Direct naar content gaan

Gerelateerde content

  • Wet en parlementaire geschiedenis
  • Internationale regelgeving
  • Lagere regelgeving
  • Besluiten
  • Jurisprudentie
  • Commentaar NLFiscaal
  • Literatuur
  • Recent

Samenvatting

Verwijzingsuitspraak Hoge Raad, 27 juni 2014, nr. 12/04123, ECLI:NL:HR:2014:1524. Met ingang van 1 juli 2008 zijn opbrengsten uit kansspelautomaten overgeheveld van de omzetbelasting (destijds 19%) naar de kansspelbelasting (29%).
Deze switch heeft behoorlijk wat stof doen opwaaien, vooral - maar niet uitsluitend - over de rechtsgeldigheid van de heffing van kansspelbelasting van eigenaren van kansspelautomaten in het licht van het EVRM.
Deze zaak gaat over een ondernemer (een BV) die middels diverse andere BV’s 1278 speelautomaten exploiteert.
De vraag is of de onderhavige wetswijziging, hoewel deze op het niveau van de regelgeving niet heeft geleid tot een schending van artikel 1 Eerste Protocol EVRM, niettemin heeft geleid tot een individuele en buitensporige last in het geval van de BV.
========
▶ **OPDRACHT A**:
Neem uit de samenvatting over de kansspelbelasting letterlijk het deel over dat begint bij de woorden met "Samenvatting" en eindigt bij "van het EVRM.".
▶ **OPDRACHT B**:
Zet de alinea die begint met "Verwijzingsuitspraak Hoge Raad" uit de samenvatting over de kansspelbelasting om in een beknopte opsomming met behoud van de kerngegevens.

▶ **GEGEVENSFRAGMENT**:
========
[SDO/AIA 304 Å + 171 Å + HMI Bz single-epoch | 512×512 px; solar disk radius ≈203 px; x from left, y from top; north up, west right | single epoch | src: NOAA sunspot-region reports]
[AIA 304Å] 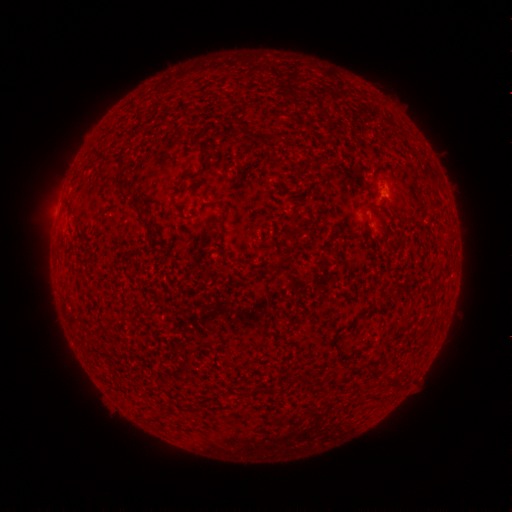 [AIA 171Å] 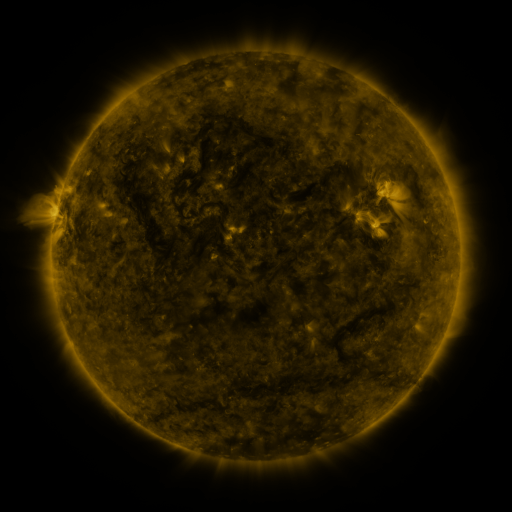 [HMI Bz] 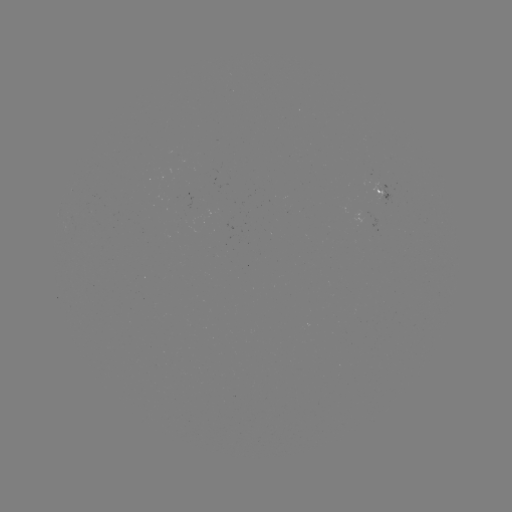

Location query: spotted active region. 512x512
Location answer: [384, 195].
========
▶ **UITWERKING A**:
Samenvatting

Verwijzingsuitspraak Hoge Raad, 27 juni 2014, nr. 12/04123, ECLI:NL:HR:2014:1524. Met ingang van 1 juli 2008 zijn opbrengsten uit kansspelautomaten overgeheveld van de omzetbelasting (destijds 19%) naar de kansspelbelasting (29%).
Deze switch heeft behoorlijk wat stof doen opwaaien, vooral - maar niet uitsluitend - over de rechtsgeldigheid van de heffing van kansspelbelasting van eigenaren van kansspelautomaten in het licht van het EVRM.

▶ **UITWERKING B**:
- Verwijzingsuitspraak: Hoge Raad, 27 juni 2014, nr. 12/04123, ECLI:NL:HR:2014:1524.
- Per 1 juli 2008: opbrengsten uit kansspelautomaten overgeheveld van de omzetbelasting (destijds 19%) naar de kansspelbelasting (29%).